Prep Time 15 minutes
Cook Time 30 minutes
Total Time 45 minutes
Servings: 4
Course: Main Course
Cuisine: Spanish
Calories: 320

Ingredients
  

  • 2 tablespoons Olive oil
  • 1 medium onion finely chopped
  • 3 cloves garlic minced
  • 1 red bell pepper bell pepper diced
  • 1 medium zucchini sliced into half-moons
  • cups short-grain rice such as bomba or Arborio
  • 3 cups vegetable broth infused with saffron
  • a pinch saffron threads
  • 1 cup cherry tomatoes halved
  • 1 cup frozen peas thawed
  • salt to taste

Equipment

  • Wide paella pan
  • Wooden spoon

Method
 

  1. Heat olive oil in a wide paella pan over medium heat until shimmering. Add the chopped onion and minced garlic, sautéing for about 5 minutes until the onion becomes translucent and fragrant.
  2. Add the diced bell pepper and sliced zucchini to the pan. Cook for another 7 minutes, stirring occasionally, until the vegetables soften and start to develop some color.
  3. Stir in the short-grain rice, coating each grain with the oil and vegetables. Toast the rice for about 2 minutes until it becomes slightly translucent and releases a nutty aroma.
  4. Pour in the warm vegetable broth infused with saffron threads, stirring gently to distribute the rice evenly. Bring the mixture to a gentle simmer, then lower the heat to medium-low.
  5. Arrange the halved cherry tomatoes evenly on top of the rice. Do not stir after this point to help develop the socarrat, the crispy bottom crust.
  6. Allow the paella to cook uncovered for about 15 minutes, maintaining a gentle simmer.

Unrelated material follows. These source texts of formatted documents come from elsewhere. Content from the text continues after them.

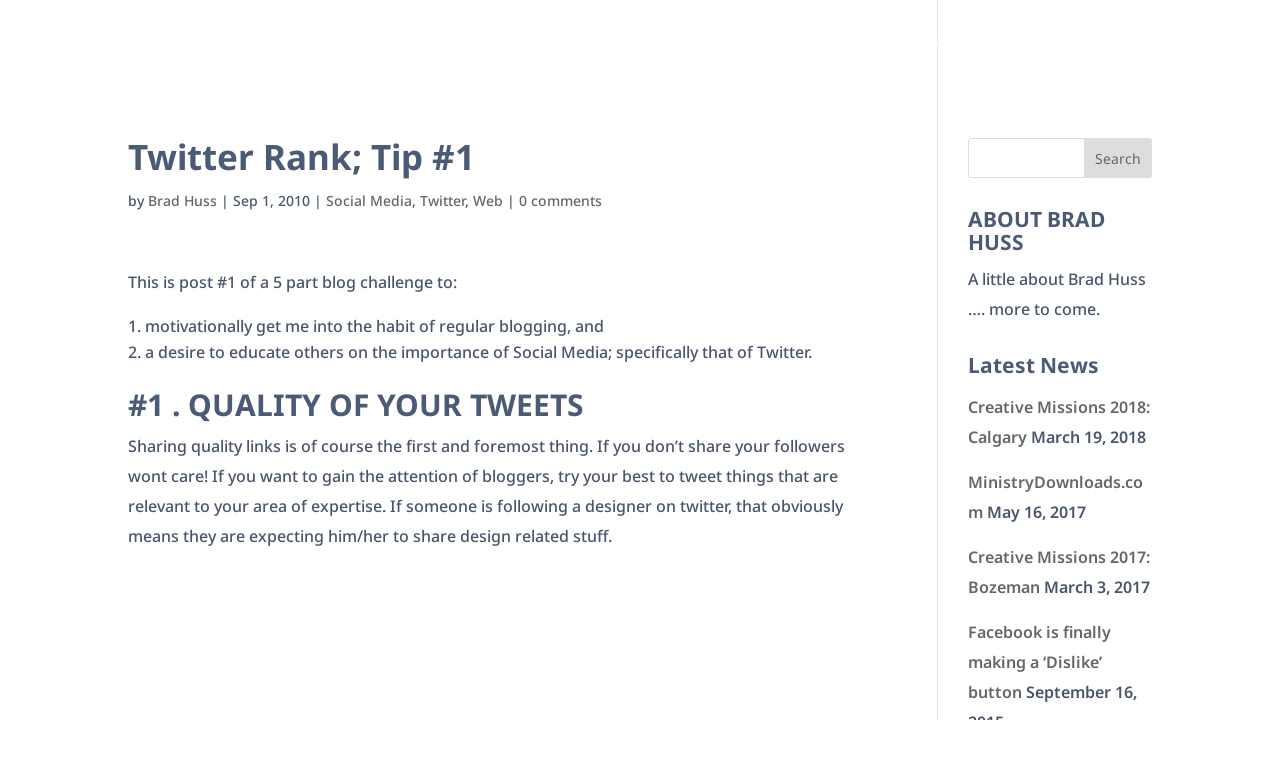

--- FILE ---
content_type: text/css
request_url: https://bradhuss.com/wp-content/et-cache/502/et-divi-dynamic-tb-16416-502-late.css
body_size: -214
content:
@font-face{font-family:ETmodules;font-display:block;src:url(//bradhuss.com/wp-content/themes/Divi/core/admin/fonts/modules/social/modules.eot);src:url(//bradhuss.com/wp-content/themes/Divi/core/admin/fonts/modules/social/modules.eot?#iefix) format("embedded-opentype"),url(//bradhuss.com/wp-content/themes/Divi/core/admin/fonts/modules/social/modules.woff) format("woff"),url(//bradhuss.com/wp-content/themes/Divi/core/admin/fonts/modules/social/modules.ttf) format("truetype"),url(//bradhuss.com/wp-content/themes/Divi/core/admin/fonts/modules/social/modules.svg#ETmodules) format("svg");font-weight:400;font-style:normal}

--- FILE ---
content_type: image/svg+xml
request_url: https://bradhuss.com/wp-content/uploads/BRADHUSS_logo-wht.svg
body_size: 1041
content:
<svg id="Layer_1" data-name="Layer 1" xmlns="http://www.w3.org/2000/svg" viewBox="0 0 1515.68 361.2"><defs><style>.cls-1{fill:#fff;}.cls-2{fill:none;stroke:#fff;stroke-miterlimit:10;stroke-width:20px;}</style></defs><title>BRADHUSS_logo-wht-03</title><path class="cls-1" d="M523.07,249.2V113.7h66.72q18.06,0,28.34,9.82t10.28,24.7q0,12.3-6.82,20.63a28.88,28.88,0,0,1-16.79,10.42q10.92,1.68,18.55,11.31a34.44,34.44,0,0,1,7.64,22q0,16.17-10.42,26.38t-29,10.22Zm23.8-79.45h38q8.94,0,14-4.86a16.59,16.59,0,0,0,5.11-12.6,16.87,16.87,0,0,0-5.11-12.75q-5.11-4.9-14-4.91h-38Zm0,58.52h39q9.72,0,15.22-5t5.51-13.84A18,18,0,0,0,601.13,196q-5.46-5.35-15.27-5.35h-39Z"/><path class="cls-1" d="M644.54,249.2V113.7h59.52q19.94,0,32.13,11.81t12.21,30.65a45.86,45.86,0,0,1-2.68,16,34.6,34.6,0,0,1-7.29,12.05A40.59,40.59,0,0,1,728.21,192a37.81,37.81,0,0,1-12,4l33.13,53.27H722L692,198.61h-23.6V249.2Zm23.81-71.52h32.53q10.13,0,16.62-6T724,156.16q0-9.63-6.49-15.58t-16.62-6H668.35Z"/><path class="cls-1" d="M747.76,249.2,801,113.7h29.66l53.16,135.5h-27l-10-26H784.76l-10,26Zm43.65-46.92h48.8l-24.4-64.57Z"/><path class="cls-1" d="M888.48,249.2V113.7h50.39q20.82,0,37,8.63a61.83,61.83,0,0,1,25,24.06q8.88,15.42,8.88,35.16t-8.88,35.11a61.6,61.6,0,0,1-25,24q-16.17,8.58-37,8.58Zm23.8-20.93h26.59q14.28,0,25-6.4A41.62,41.62,0,0,0,980,205a50.48,50.48,0,0,0,5.41-23.41q0-20.43-12.3-33.68t-34.22-13.24H912.28Z"/><path class="cls-1" d="M150.07,249.2V113.7h66.72q18.06,0,28.34,9.82t10.28,24.7q0,12.3-6.82,20.63a28.88,28.88,0,0,1-16.79,10.42q10.92,1.68,18.55,11.31a34.44,34.44,0,0,1,7.64,22q0,16.17-10.42,26.38t-29,10.22Zm23.8-79.45h38q8.94,0,14-4.86a16.59,16.59,0,0,0,5.11-12.6,16.87,16.87,0,0,0-5.11-12.75q-5.11-4.9-14-4.91h-38Zm0,58.52h39q9.72,0,15.22-5t5.51-13.84A18,18,0,0,0,228.13,196q-5.46-5.35-15.27-5.35h-39Z"/><path class="cls-1" d="M1026.93,249.2V113.7h6.54v62.79h92.45V113.7h6.45V249.2h-6.45V182.54h-92.45V249.2Z"/><path class="cls-1" d="M1147.76,197.82V113.7h6.55v84.12q0,22.71,11.31,35.21t32.53,12.5q21.22,0,32.54-12.5T1242,197.82V113.7h6.54v84.12q0,25.49-13,39.67t-37.4,14.19q-24.39,0-37.39-14.23T1147.76,197.82Z"/><path class="cls-1" d="M1256.9,230.06l5.25-4.67A59.21,59.21,0,0,0,1280,239.78a50.39,50.39,0,0,0,24.2,5.75,56.56,56.56,0,0,0,19.2-2.92q8.07-2.93,12.2-7.68a32,32,0,0,0,6-9.71,29.45,29.45,0,0,0,1.83-10.3,26.9,26.9,0,0,0-2.83-12.58,24.29,24.29,0,0,0-7.59-8.82,57.57,57.57,0,0,0-10.92-5.94,117.74,117.74,0,0,0-13-4.54l-13.63-3.91a106.3,106.3,0,0,1-12.91-4.62,55.59,55.59,0,0,1-10.91-6.2,25.15,25.15,0,0,1-7.59-9.18,28.83,28.83,0,0,1-2.83-13.09,30.32,30.32,0,0,1,6-18.65,36.35,36.35,0,0,1,15.58-12,53.9,53.9,0,0,1,20.88-4q28.37,0,43.84,19.14l-5.06,4.67q-13.59-17.65-38.78-17.66-15,0-25.2,8.1t-10.22,20.6a20.13,20.13,0,0,0,4.54,13.35,30.66,30.66,0,0,0,11.74,8.55,159.31,159.31,0,0,0,15.91,5.8l17.56,5.44a85.85,85.85,0,0,1,16.13,6.76,31.6,31.6,0,0,1,16.46,28.71,38.22,38.22,0,0,1-1.25,9.72,32.52,32.52,0,0,1-4.56,9.77,35,35,0,0,1-8.38,8.78A41.51,41.51,0,0,1,1323,249.3a68,68,0,0,1-18.8,2.38,62.14,62.14,0,0,1-27.38-5.9A56,56,0,0,1,1256.9,230.06Z"/><path class="cls-1" d="M1353.33,230.06l5.26-4.67a59.17,59.17,0,0,0,17.85,14.39,50.43,50.43,0,0,0,24.21,5.75,56.5,56.5,0,0,0,19.19-2.92q8.09-2.93,12.2-7.68a31.57,31.57,0,0,0,6-9.71,29.24,29.24,0,0,0,1.84-10.3,26.9,26.9,0,0,0-2.83-12.58,24.41,24.41,0,0,0-7.6-8.82,57,57,0,0,0-10.92-5.94,116.32,116.32,0,0,0-13-4.54l-13.62-3.91a106.46,106.46,0,0,1-12.92-4.62,55.88,55.88,0,0,1-10.91-6.2,25.35,25.35,0,0,1-7.59-9.18A29,29,0,0,1,1357.6,146a30.32,30.32,0,0,1,6-18.65,36.38,36.38,0,0,1,15.57-12,53.9,53.9,0,0,1,20.88-4q28.37,0,43.85,19.14l-5.06,4.67q-13.59-17.65-38.79-17.66-15,0-25.19,8.1t-10.22,20.6a20.13,20.13,0,0,0,4.54,13.35,30.62,30.62,0,0,0,11.73,8.55,160.23,160.23,0,0,0,15.91,5.8l17.57,5.44a86.13,86.13,0,0,1,16.13,6.76A31.62,31.62,0,0,1,1447,214.88a38.21,38.21,0,0,1-1.24,9.72,33,33,0,0,1-4.56,9.77,35.21,35.21,0,0,1-8.38,8.78,41.61,41.61,0,0,1-13.34,6.15,68,68,0,0,1-18.8,2.38,62.11,62.11,0,0,1-27.38-5.9A56.08,56.08,0,0,1,1353.33,230.06Z"/><path class="cls-1" d="M275.93,249.2V113.7h6.54v62.79h92.45V113.7h6.45V249.2h-6.45V182.54H282.47V249.2Z"/><rect class="cls-2" x="77.68" y="64.04" width="377.12" height="239.79"/></svg>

Check that the rice is tender and most of the liquid is absorbed, adding a splash more broth if necessary.
  7. After the liquid is mostly absorbed and the rice is tender, sprinkle the thawed peas evenly over the top. Cook for an additional 3 minutes to heat through.
  8. Once the rice has a golden crust at the bottom (socarrat) and the vegetables are vibrant, remove the pan from heat. Cover loosely with a clean towel and let rest for 5 minutes to allow flavors to meld.
  9. Uncover the pan, give it a gentle stir, and serve straight from the pan. Enjoy the fragrant, colorful dish with a crispy bottom and tender vegetables.

Notes

Feel free to customize with other seasonal vegetables like mushrooms or eggplant. The key is to keep the rice tender with a crispy socarrat at the bottom.